> **Data lines**

####################

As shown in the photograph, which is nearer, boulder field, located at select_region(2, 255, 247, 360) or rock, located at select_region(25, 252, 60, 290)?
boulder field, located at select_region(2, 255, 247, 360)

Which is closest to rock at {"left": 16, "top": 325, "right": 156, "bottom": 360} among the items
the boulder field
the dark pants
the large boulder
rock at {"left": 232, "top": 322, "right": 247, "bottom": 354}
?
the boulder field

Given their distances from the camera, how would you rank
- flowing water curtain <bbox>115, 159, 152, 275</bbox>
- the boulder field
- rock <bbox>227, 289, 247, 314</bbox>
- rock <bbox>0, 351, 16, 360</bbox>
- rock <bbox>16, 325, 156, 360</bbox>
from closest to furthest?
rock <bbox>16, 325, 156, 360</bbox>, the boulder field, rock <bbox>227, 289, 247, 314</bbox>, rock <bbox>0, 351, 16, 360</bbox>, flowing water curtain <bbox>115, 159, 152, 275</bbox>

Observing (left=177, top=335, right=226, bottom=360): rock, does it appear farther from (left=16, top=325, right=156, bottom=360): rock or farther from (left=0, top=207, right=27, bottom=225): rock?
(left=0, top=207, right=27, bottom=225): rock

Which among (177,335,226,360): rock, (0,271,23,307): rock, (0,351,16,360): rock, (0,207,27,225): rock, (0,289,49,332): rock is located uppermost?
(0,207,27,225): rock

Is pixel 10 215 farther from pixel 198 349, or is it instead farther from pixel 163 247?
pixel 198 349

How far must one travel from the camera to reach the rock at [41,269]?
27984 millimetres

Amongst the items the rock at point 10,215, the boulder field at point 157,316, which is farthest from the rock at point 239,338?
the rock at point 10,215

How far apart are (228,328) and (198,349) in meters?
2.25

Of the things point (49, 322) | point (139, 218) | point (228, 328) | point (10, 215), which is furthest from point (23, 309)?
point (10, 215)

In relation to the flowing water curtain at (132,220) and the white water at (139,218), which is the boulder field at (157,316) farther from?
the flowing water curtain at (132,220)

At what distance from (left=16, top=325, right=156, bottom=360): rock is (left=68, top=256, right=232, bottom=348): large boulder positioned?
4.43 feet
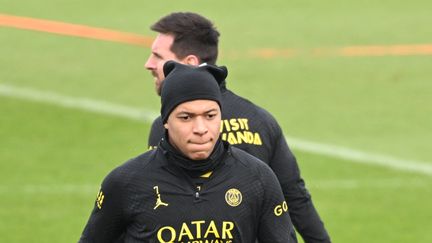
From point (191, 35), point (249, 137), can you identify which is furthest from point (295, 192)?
point (191, 35)

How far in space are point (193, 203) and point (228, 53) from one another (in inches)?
544

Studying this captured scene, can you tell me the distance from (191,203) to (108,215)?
40 cm

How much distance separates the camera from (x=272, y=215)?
6.41m

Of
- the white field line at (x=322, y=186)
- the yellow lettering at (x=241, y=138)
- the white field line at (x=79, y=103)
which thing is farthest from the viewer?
the white field line at (x=79, y=103)

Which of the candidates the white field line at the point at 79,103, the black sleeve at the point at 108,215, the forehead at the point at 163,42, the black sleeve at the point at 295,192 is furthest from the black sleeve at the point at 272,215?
the white field line at the point at 79,103

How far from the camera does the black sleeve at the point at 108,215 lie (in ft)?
20.9

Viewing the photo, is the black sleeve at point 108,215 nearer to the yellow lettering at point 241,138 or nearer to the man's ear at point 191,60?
the yellow lettering at point 241,138

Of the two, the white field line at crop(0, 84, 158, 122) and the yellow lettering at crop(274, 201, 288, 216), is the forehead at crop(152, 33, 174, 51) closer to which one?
the yellow lettering at crop(274, 201, 288, 216)

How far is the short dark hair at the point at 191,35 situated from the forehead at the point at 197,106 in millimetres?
1572

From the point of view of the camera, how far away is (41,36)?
69.2 ft

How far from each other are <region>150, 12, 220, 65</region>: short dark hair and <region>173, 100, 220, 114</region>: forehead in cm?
157

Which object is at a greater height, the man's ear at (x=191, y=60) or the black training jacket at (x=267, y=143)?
the man's ear at (x=191, y=60)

####################

> **Written task**
Copy the data from the line with "How far from each" through the end of the data, swapping "forehead" for "brow" and changing nothing else.

> **Task output**
How far from each other are <region>150, 12, 220, 65</region>: short dark hair and <region>173, 100, 220, 114</region>: brow in cm?
157

Which object is at a greater height, the man's ear at (x=191, y=60) or the black training jacket at (x=267, y=143)?
the man's ear at (x=191, y=60)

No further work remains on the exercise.